Through no fault of its own, international Hong Kong cinema journalism has long existed on the misnomer that the region’s genre outings were predominantly infused with healthy doses of comedy ala Sammo Hung’s ‘Encounters of the Spooky Kind’ (1980) and Ricky Lau’s ‘Mr. Vampire’ (1985) over a more “straight-laced” approach to horror. Arguably, this has been perpetuated over the years due to the limited availability of materials and collective history in the wake of the explosion of interest in Hong Kong’s film industry that took global hold at the onset of the nineties. However, once a sizable salvage of the Shaw Brothers library became commercially available the territory’s frequent flirtations with “straight horror” have been traceable as far back as the fifties with productions akin to Li Han Hsiang’s ‘The Enchanting Shadow’ (1959). With the success of ‘The Eye’, Hong Kong simply reclaimed its long-standing crown for serious genre film and Soi Cheang’s ‘New Blood’ extrapolates spectacularly on that theme. Dark, haunting, deliberately paced and spine-tinglingly atmospheric, under Cheang’s hand ‘New Blood’ generates as many of its heart-racing episodes in total silence as it does in falling back on the clichés of the genre.
A great horror director will scare his audience as easily with a sense of unease and disquiet borne of pre-emptory moments of unsolicited (and unexpected) calm, as one given over to showy theatrics and a bombastic soundtrack designed solely to startle them from their seats.
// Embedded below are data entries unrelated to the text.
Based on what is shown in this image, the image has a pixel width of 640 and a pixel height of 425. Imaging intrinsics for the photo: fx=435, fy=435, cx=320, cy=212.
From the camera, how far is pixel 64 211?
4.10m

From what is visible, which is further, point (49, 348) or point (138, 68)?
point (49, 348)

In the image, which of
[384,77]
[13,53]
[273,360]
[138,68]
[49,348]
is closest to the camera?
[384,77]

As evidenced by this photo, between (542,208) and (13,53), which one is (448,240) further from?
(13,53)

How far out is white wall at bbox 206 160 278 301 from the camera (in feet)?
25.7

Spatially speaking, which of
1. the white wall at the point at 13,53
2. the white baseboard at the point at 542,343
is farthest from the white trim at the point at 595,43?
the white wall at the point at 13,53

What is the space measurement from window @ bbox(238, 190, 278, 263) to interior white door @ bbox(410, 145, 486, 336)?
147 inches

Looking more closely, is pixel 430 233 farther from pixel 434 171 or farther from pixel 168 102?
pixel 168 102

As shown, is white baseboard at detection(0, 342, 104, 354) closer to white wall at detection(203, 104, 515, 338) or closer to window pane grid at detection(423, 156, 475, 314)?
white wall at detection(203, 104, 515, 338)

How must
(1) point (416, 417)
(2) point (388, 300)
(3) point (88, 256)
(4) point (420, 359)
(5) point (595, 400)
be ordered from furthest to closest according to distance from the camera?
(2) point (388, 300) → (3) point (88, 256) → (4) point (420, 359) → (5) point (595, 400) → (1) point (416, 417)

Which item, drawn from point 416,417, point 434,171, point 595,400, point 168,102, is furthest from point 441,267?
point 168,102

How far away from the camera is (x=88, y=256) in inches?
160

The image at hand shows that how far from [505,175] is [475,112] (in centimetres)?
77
Cheang achieves that end in excess throughout ‘New Blood’s duration, delving deeply into the darkness of not only his focal haunting episodes but also the very fibre of those affected. He also skilfully plays on the deliberate ambiguity of one of his central characters, toying with perceptions of reality and knowingly misleading his viewer all the while. An oft-shocking blend of contemporary horror and traditional Chinese folklore, ‘New Blood’ is a smart, efficient and alarmingly effective genre piece that sits effortlessly alongside some of the finer horror entries of the period as an unremittingly morbid and blood-curdling exercise in unadulterated terror.